Similarly, if you have breast implants make sure you’re always supported when exercising, to stop scar tissue tearing.

How you know there’s something wrong with your sports bra

An ill-fitting sports bra not only makes your workout painful but can cause health problems.

So, what are the signs you need a new one?

You’re on the tightest hook

When you first start wearing a new sports bra it should provide support on the loosest hook, as they lose elasticity over time, so that’s when you should start to tighten it.

Fit for any activity

Breasts move anywhere from 4cm to 15cm during exercise, so it’s important to choose a well-fitted sports bra to minimise painful movement. The problem is, most women wear the wrong bra size, or the wrong fit for their level of activity.

Sports bras come in low to high-impact support levels. Low-impact sports bras provide enough support for activities like yoga, while medium and high-impact bras keep you covered for more intense exercise like cross-training or running.

Depending on the size of your breasts, the level of support you require from your sports bra may differ. Smaller breasts may be supported by a compression bra, while larger breasts may need an encapsulation bra to prevent painful squeezing.

Encapsulation bras provide individual cupped support for each breast, with a more natural fitting shape to prevent tightness or pinching.

Time for a change?

Sports bras don’t last forever. Just like normal bras, they stretch over time and fail to provide the necessary support.
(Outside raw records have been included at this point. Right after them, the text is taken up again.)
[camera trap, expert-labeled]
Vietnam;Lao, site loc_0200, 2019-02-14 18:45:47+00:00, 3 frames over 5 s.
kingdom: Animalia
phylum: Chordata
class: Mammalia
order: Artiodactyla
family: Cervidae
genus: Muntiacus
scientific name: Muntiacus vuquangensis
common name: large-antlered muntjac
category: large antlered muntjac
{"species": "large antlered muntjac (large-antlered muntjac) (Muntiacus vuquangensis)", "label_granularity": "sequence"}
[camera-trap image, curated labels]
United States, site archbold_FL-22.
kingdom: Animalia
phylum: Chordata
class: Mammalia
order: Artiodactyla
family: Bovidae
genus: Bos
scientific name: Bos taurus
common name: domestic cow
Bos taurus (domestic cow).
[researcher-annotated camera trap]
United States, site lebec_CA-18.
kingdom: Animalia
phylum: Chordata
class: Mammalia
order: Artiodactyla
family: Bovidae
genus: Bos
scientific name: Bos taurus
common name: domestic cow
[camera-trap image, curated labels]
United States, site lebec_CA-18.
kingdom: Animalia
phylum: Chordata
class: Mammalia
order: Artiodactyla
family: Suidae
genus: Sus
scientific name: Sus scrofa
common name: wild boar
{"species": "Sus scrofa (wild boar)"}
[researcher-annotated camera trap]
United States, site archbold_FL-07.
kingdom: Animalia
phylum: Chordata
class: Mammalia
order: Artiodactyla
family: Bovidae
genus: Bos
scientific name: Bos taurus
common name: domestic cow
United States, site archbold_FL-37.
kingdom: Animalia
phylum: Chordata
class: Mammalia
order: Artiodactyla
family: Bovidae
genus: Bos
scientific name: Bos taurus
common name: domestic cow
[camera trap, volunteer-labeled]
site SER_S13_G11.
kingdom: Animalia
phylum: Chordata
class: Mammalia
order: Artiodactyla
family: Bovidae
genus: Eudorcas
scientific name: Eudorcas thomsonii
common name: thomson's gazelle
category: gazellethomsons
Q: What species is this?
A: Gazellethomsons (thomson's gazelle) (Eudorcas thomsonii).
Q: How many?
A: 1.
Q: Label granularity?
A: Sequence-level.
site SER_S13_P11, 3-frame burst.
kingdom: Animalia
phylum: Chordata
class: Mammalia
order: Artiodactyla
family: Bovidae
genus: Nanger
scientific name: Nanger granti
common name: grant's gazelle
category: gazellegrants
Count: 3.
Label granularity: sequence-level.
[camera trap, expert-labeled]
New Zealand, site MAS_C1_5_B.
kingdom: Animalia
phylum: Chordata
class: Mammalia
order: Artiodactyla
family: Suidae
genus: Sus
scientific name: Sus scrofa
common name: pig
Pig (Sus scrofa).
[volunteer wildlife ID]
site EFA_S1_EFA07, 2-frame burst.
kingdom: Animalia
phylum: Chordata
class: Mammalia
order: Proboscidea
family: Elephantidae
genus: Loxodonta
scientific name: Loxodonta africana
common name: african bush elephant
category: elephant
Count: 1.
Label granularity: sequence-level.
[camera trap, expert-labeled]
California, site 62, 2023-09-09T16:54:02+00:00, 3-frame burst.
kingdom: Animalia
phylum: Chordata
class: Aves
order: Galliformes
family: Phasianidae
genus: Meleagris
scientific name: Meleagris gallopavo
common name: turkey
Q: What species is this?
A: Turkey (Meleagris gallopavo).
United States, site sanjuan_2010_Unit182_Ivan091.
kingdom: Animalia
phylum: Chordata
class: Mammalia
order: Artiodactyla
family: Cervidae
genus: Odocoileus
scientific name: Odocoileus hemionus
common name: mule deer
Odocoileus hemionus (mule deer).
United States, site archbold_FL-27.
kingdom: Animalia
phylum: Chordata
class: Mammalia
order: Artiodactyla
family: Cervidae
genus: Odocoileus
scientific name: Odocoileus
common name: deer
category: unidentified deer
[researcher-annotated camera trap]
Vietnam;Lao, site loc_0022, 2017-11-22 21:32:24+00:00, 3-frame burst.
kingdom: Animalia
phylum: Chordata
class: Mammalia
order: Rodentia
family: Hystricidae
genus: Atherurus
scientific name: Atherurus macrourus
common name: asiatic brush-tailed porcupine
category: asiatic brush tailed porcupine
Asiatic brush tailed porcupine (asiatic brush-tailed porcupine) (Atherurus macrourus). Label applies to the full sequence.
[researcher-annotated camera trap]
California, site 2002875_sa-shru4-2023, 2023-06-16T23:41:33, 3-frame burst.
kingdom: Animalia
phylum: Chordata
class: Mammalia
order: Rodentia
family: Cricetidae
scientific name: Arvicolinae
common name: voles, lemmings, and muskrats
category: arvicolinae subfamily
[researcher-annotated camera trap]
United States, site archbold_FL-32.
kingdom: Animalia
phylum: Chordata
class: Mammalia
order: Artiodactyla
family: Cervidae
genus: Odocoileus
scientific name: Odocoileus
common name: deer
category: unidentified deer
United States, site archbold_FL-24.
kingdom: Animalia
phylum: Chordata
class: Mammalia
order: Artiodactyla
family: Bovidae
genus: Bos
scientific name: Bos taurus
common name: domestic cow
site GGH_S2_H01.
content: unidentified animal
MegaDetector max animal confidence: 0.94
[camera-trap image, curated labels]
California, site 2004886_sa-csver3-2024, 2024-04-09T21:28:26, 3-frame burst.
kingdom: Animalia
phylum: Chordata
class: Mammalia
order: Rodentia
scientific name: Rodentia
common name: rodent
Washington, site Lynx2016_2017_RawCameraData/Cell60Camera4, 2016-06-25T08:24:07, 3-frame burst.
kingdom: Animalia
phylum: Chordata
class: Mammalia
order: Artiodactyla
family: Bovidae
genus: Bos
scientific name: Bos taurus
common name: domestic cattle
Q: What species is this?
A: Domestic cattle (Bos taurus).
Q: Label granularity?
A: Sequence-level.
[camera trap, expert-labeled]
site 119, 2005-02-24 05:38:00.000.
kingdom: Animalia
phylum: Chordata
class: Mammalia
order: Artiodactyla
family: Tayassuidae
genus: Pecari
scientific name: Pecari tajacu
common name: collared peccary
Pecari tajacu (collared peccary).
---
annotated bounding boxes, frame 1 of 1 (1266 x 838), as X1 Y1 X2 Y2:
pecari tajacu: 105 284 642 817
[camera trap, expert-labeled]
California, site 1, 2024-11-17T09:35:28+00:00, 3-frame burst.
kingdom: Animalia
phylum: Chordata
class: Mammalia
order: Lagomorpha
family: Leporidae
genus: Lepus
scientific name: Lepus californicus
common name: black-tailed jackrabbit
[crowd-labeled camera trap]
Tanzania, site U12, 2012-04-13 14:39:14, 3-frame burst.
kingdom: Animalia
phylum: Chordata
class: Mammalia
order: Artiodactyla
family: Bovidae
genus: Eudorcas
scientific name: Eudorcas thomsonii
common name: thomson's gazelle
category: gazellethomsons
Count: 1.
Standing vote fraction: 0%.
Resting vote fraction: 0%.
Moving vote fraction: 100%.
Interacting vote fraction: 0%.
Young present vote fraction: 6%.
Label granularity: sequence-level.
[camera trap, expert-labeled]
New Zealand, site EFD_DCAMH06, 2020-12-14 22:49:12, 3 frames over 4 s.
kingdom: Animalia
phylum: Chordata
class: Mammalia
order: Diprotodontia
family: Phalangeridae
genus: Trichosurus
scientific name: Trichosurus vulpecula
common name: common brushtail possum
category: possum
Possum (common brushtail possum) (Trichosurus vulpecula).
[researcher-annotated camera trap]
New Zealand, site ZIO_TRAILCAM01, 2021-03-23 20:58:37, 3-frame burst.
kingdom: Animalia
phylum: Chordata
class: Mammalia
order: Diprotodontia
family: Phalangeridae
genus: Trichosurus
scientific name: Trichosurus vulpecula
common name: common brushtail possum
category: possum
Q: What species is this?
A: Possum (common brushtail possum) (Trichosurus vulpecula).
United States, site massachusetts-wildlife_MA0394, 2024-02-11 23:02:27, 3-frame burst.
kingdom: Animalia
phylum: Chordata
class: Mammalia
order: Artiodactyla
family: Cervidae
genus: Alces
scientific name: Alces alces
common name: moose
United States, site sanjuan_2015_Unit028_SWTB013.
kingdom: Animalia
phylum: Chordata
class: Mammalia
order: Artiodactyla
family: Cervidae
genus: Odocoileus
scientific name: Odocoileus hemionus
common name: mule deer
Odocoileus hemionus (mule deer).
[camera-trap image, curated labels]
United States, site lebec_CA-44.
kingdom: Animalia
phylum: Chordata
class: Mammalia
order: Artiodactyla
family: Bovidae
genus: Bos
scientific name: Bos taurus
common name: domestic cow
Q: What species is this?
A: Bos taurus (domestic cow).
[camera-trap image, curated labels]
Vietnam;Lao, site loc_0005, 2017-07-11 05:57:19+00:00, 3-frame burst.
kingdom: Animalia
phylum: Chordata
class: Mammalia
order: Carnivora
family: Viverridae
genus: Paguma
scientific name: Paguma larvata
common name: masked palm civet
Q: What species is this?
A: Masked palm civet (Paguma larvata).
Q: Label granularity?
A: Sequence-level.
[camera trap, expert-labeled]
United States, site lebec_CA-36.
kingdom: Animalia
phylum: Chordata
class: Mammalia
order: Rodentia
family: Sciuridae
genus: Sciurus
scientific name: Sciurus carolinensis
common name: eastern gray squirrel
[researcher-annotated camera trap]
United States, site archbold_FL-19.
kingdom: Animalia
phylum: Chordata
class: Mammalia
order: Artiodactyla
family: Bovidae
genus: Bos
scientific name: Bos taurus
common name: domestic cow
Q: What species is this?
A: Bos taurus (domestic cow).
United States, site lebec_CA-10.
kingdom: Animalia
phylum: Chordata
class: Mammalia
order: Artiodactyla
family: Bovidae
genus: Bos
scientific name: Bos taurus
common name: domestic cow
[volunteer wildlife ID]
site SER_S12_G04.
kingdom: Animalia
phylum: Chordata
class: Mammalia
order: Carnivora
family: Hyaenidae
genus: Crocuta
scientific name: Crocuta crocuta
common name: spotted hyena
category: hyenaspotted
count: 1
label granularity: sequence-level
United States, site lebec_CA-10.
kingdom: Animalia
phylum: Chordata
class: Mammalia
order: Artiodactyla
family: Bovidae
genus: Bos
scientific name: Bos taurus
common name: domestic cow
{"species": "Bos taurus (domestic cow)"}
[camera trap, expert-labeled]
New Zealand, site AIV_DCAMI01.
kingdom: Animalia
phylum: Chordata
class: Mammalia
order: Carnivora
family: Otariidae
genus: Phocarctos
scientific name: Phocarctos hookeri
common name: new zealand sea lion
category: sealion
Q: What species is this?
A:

One way to check if it’s time to replace yours is to check in the mirror to see if you’re getting enough support when you bounce up and down or move from side to side.

If you are active and wear a sports bra regularly, you should replace it every four to six months.

If the band is riding up your back, or you’re using the tightest hook, it’s a sign that your sports bra’s too big and isn’t providing proper support.

The straps are digging into your skin

How you wear your straps is down to you, but they should never hurt. If they do, it means your band’s not giving you enough support.

It’s cotton

Cotton sports bras don’t deal well with sweat. Unlike special technical fabrics which wick away moisture, cotton simply stretches and soaks up the sweat. So, look for a bra with air holes under the breast and across the back.

You’re in…and out

Give your sports bra the downward dog test. If you’re spilling out, you need a bra with greater support. However, it shouldn’t be so tight that taking it off becomes a tricky task. Find one you can easily slip on and off.

Get a professional fit

To find a perfect fitting sports bra, it’s important to get a professional fitting. Strip down to just your bra and make sure you’re measure around your rib cage – where the band would sit – and note the nearest even number.

Next, have measured the fullest part of your bust and count a letter for each inch of difference to find your cup size. Knowing your true size will help you find a perfect fit.

How your bra should feel

Your sports bra should fit pretty much like your normal bra, with the band tightly around your rib cage and firmly around the breasts. If it fits right, it shouldn’t dig or leave marks on your skin.